Summary
This document outlines our specifications for ingesting recurring file feeds from an S3 or SFTP. All specifications must be adhered to in order for Simon to ingest. If you find that your feed does not meet these specifications, please reach out to your Client Solutions Manager.
File Attributes
File Formats
Character-delimited (CSV, TSV, etc.)
- If the files are character-delimited, the separator character must not appear in the values of the file itself you should be certain that none of the values you’re putting into the file have your delimiter in them
- For example, the following is invalid, and should use a different delimiter
first_name,last_name,location
jane,doe,Dallas, Texas
- If the character must appear in the values of the file itself, the values in your file must be enclosed in double quotes. We use double quotes as text qualifiers; unpaired quotation marks cause records to drop.

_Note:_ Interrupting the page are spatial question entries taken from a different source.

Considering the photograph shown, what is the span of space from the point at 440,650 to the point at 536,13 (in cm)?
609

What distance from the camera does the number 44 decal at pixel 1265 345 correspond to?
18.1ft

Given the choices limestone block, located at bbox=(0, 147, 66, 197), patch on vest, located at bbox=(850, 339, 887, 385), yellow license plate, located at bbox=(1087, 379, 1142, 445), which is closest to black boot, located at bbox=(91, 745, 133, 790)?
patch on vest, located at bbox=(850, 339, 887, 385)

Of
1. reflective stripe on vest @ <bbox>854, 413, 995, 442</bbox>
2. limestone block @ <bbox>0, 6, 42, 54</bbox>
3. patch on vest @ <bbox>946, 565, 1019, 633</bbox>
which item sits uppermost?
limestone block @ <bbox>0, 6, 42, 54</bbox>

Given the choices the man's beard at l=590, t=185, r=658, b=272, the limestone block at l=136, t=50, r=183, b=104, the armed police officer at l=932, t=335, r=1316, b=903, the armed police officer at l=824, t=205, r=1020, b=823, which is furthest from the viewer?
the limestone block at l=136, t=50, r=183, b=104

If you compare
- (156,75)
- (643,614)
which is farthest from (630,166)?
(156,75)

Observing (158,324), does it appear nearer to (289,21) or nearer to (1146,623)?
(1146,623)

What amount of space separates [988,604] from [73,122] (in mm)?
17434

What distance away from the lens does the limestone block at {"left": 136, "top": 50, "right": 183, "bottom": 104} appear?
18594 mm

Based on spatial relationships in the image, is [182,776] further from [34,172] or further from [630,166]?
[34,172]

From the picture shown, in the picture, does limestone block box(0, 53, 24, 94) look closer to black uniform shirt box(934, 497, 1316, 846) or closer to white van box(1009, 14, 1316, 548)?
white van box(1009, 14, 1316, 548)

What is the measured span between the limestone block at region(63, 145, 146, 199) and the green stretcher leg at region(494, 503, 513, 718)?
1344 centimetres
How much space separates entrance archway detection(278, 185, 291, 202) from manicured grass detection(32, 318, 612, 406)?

- For example, the following is valid:
first_name,last_name,location
“jane”,”doe”,”Dallas, Texas”
- We require the delimiters to be one of the following: tabs
\t
OR commas,
JSON
Files must be newline-delimited JSON; we cannot ingest them if they're not. This basically means that we support a file format in which there is a single JSON object per line of a file, not a single massive JSON array with multiple objects in a single file.
Parquet
If the files are in parquet format, you must provide a schema dictating the underlying structure of the data. We also only accept primitive data types in parquet files.
Compression
File Format | Accepted Compression |
---|---|
Character Delimited (.CSV, .TSV) | Preferred: GZIP Accepted: ZIP, None We do not accept zipped directories, each file must be compressed individually |
JSON | Preferred: GZIP Accepted: ZIP, None We do not accept zipped directories, each file must be compressed individually |
Parquet | Preferred: Snappy Accepted: None |
- Compressed files must have the suffix corresponding to the compression format (e.g. .zip for ZIP, or .gz for Gzip, etc.)
Encryption
We can ingest PGP / GPG encrypted files transferred via AWS to our S3 environment in two ways:
- (preferred) We generate a public key/private key pair, and give you the public key to encrypt your files before sending to us
- (less secure) You can also generate your own public key/private key pair and send the private key to us
Encoding
All files must be encoded in UTF-8.
Folder structure
Datasets
- All files being extracted for a given logical dataset (e.g. users) must be in the same folder, and no folder should contain more than one logical dataset.
Schema changes
Schema changes are not accepted at this time. We do NOT support the deletion OR renaming of fields. Please persist the column with null or empty values.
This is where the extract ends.